- Directed by: Griff Furst
- Written by: Alex Yves
- Produced by: Alex Yves
- Starring: Christy Carlson Romano Estelle Harris Yangzom Brauen Marco Schwab Michael Lawson Walter Andreas Mueller Birgit Steinegger Sven Epiney Dean Kreyling Samantha Cope Dan Ponsky Griff Furst Alex Yves
- Music by: Nathan Furst
- Distributed by: YvesCreations
- Release date: August 18, 2010 (New York City Film Festival);
- Running time: 95 minutes
- Countries: United States, Switzerland
- Language: English

= Movin' In =

Movin' In is a 2010 comedy film.

==Plot==
Movin' In is a comedy about a young man from Switzerland who travels to Los Angeles to escape his dead-end life and to reconnect with a female pen pal with whom he has lost touch.

Everything falls apart when the pen pal turns out to be a complete fraud and he is reunited with an old friend (a real trouble magnet) who keeps pulling him into the most awkward situations.

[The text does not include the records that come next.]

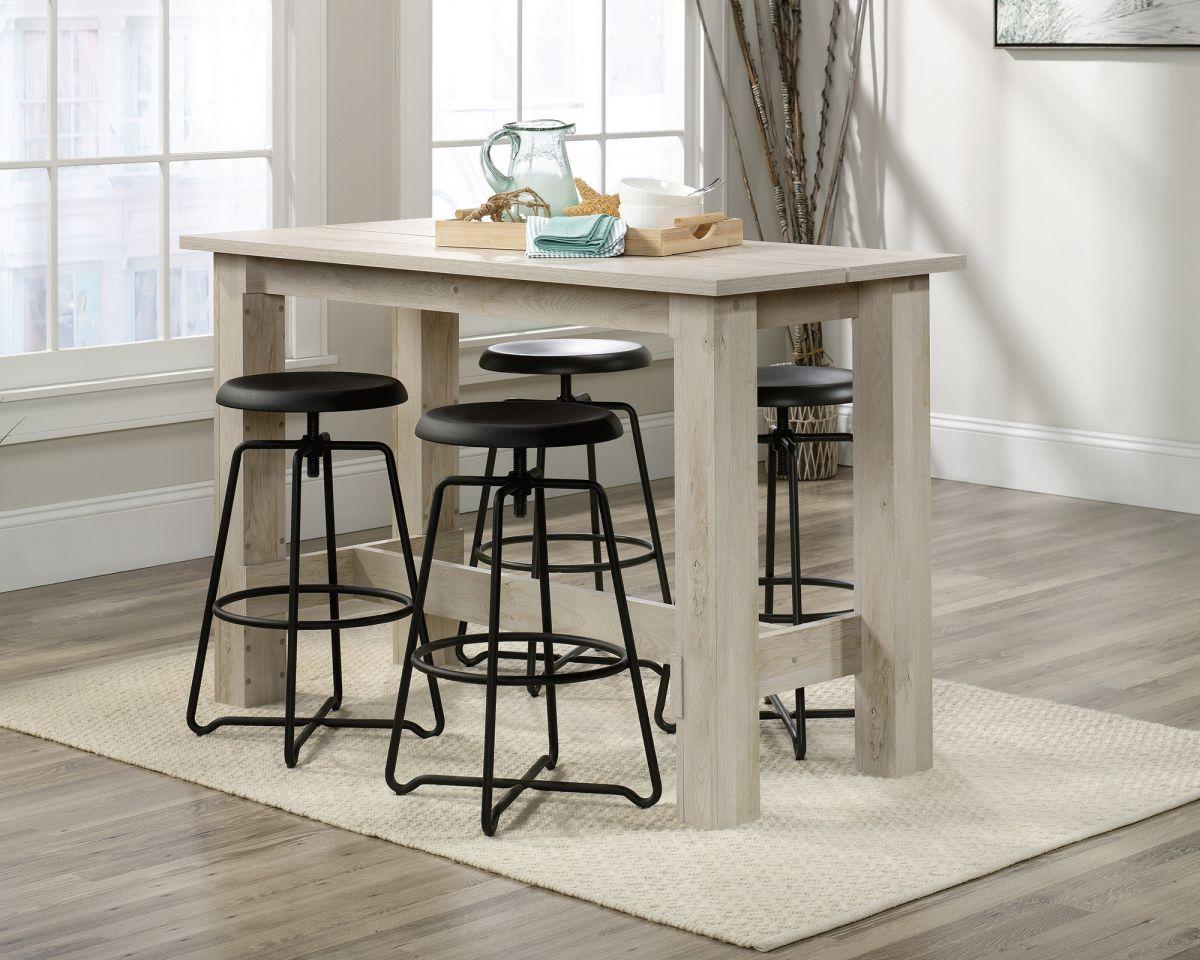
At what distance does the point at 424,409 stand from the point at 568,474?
208 cm

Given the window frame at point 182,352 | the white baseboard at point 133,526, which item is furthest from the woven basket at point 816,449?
the window frame at point 182,352

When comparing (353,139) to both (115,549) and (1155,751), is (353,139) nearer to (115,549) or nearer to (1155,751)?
(115,549)

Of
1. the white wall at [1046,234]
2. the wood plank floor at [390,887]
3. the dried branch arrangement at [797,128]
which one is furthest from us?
the dried branch arrangement at [797,128]

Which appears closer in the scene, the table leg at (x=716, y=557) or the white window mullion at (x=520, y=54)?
the table leg at (x=716, y=557)

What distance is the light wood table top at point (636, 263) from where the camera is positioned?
9.95 feet

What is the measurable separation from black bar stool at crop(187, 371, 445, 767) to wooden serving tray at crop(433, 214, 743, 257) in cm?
33

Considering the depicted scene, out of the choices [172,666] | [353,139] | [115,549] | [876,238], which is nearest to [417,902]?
[172,666]

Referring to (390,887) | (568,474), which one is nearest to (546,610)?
(390,887)

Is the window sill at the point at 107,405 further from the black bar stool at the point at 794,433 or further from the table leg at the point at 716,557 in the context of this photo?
the table leg at the point at 716,557

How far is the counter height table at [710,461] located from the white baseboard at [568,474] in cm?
120

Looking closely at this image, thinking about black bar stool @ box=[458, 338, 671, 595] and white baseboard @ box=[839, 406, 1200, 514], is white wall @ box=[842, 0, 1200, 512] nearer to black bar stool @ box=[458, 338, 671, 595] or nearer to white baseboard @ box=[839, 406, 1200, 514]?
white baseboard @ box=[839, 406, 1200, 514]

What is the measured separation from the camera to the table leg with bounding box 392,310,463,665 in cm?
412

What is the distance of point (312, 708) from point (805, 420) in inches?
111

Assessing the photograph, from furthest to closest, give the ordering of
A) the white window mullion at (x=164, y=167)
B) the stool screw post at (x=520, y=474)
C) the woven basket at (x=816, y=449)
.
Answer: the woven basket at (x=816, y=449) < the white window mullion at (x=164, y=167) < the stool screw post at (x=520, y=474)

The story takes unexpected turns when the two - somewhere between moving into an old folks home, going to auditions, and dealing with a phony agent and a group of gangsters - fall for the same girl.

==Release==
A pre-final cut was featured in the 2009 Denver Festivus film festival. After an extensive post-production period the film then was completed just in time for the 2010 New York City International Film Festival (August 18, 2010).

Movin' In is currently distributed by Amazon (available for download or purchase of the DVD).